Could this be a DNS or DNSBL issue?

If the internet is working then it's not a DNS issue. Yes, it could be blacklisted.
Are there security devices other than the NetSceen? Specifically any content filtering appliance? No Microsoft ISA?
Also, I know this sounds crazy... did you call your ISP and have them check like I asked? Probably not, but possible that that's the problem.
Cheers!

You know, we actually we're blacklisted multiple times over the past few months. The DNS records have been scrubbed but matbe there's still something there. I have three ISPs and have confirmed with one of them that they are not filtering YouTube vids.
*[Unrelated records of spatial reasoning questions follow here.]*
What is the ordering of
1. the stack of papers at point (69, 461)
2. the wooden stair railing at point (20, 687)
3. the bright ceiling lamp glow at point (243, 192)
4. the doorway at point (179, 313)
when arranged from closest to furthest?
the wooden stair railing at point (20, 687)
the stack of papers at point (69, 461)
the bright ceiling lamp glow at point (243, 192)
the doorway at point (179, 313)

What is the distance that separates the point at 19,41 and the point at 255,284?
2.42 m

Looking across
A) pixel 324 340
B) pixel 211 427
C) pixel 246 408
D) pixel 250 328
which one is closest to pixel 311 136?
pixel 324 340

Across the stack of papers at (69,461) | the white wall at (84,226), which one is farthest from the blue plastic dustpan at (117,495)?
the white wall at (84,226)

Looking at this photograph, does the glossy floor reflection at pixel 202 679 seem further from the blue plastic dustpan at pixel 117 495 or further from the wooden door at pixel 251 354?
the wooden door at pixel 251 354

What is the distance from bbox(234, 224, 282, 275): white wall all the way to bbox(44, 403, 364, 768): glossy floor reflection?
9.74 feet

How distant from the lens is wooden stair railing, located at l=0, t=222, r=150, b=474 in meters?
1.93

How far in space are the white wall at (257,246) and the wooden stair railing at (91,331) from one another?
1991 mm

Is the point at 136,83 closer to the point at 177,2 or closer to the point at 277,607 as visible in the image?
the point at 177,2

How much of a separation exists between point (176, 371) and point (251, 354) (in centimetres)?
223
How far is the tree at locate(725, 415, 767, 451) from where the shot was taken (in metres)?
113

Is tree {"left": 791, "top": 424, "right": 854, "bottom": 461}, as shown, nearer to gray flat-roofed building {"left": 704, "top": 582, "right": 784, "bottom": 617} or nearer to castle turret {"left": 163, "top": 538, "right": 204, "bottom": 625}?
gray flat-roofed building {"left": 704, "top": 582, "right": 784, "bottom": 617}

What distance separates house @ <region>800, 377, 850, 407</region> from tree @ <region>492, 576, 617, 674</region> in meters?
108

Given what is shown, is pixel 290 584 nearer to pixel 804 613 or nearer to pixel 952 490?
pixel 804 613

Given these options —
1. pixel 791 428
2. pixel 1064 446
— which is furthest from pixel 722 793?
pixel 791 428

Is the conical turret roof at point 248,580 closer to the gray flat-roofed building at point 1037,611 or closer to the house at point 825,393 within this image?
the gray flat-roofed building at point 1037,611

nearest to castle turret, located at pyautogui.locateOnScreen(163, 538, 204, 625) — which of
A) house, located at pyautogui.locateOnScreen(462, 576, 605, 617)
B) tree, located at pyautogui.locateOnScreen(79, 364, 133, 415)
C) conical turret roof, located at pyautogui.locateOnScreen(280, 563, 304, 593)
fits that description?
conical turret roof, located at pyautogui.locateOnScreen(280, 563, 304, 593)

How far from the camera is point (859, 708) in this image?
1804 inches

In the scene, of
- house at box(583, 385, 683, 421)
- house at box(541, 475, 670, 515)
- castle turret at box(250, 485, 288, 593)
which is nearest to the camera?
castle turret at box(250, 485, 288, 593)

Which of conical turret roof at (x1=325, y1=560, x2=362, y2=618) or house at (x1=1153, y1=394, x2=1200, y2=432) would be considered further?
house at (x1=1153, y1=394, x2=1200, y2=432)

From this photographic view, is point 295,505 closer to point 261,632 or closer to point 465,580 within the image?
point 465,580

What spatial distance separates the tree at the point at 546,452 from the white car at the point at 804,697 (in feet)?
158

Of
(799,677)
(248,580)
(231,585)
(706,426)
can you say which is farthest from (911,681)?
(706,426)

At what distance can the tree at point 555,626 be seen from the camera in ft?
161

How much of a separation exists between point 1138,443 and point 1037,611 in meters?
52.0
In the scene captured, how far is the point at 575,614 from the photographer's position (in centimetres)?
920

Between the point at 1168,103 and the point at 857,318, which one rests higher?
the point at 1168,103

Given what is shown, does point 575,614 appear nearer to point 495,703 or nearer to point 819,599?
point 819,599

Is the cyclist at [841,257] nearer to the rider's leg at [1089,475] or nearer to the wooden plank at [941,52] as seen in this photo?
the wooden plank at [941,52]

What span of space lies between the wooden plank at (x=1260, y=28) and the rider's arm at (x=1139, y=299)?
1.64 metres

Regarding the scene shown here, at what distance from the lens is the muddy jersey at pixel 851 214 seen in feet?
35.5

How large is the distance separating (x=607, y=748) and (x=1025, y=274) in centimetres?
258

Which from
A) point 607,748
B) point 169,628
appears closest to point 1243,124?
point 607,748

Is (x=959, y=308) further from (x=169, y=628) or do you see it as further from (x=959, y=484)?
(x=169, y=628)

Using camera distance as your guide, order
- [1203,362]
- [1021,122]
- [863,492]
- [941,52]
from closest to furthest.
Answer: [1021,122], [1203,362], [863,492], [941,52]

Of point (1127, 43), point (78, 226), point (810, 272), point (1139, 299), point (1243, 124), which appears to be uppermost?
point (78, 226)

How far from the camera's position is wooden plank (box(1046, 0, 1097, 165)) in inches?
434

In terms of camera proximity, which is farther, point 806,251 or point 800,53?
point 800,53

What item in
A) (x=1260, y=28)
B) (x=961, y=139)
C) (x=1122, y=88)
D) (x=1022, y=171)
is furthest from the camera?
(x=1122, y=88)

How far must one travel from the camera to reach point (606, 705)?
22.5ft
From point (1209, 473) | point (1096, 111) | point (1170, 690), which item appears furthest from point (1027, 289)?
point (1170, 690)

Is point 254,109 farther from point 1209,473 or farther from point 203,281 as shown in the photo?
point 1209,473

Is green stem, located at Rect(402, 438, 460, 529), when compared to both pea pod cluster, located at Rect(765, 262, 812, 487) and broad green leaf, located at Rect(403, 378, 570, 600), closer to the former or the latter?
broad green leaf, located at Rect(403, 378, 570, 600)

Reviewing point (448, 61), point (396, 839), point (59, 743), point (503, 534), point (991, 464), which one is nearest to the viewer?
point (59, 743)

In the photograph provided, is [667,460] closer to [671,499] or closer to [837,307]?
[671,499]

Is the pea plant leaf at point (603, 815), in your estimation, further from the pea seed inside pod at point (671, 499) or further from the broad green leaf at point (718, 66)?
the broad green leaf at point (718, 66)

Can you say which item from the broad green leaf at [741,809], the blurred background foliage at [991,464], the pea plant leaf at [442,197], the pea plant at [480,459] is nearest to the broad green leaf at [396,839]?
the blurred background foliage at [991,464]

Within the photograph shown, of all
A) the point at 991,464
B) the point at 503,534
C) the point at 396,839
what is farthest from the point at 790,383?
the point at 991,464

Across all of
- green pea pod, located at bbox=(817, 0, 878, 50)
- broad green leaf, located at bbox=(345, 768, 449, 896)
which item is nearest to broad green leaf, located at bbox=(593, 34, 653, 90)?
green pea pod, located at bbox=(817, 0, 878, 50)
So the mystery continues...

juckyt

Interesting... keep me posted!
Cheers and good luck!

I know with the ASA unless your using expression or a web filter  then there is no filtering.  Cisco Firewalls either permit or deny traffic theres no in between.  In this case if there was filtering which i have implemented on my firewall for youtube,  the page wouldnt display at all it would just say connection was interrupted.

I ve seen this before on my home laptop and usually a refresh of the page helps but in some cases you need to have shockwave and flash installed to see the videos. If not try clearing the temporary internet files, cache cookies etc and try then,  sometimes the issue is on youtubes end.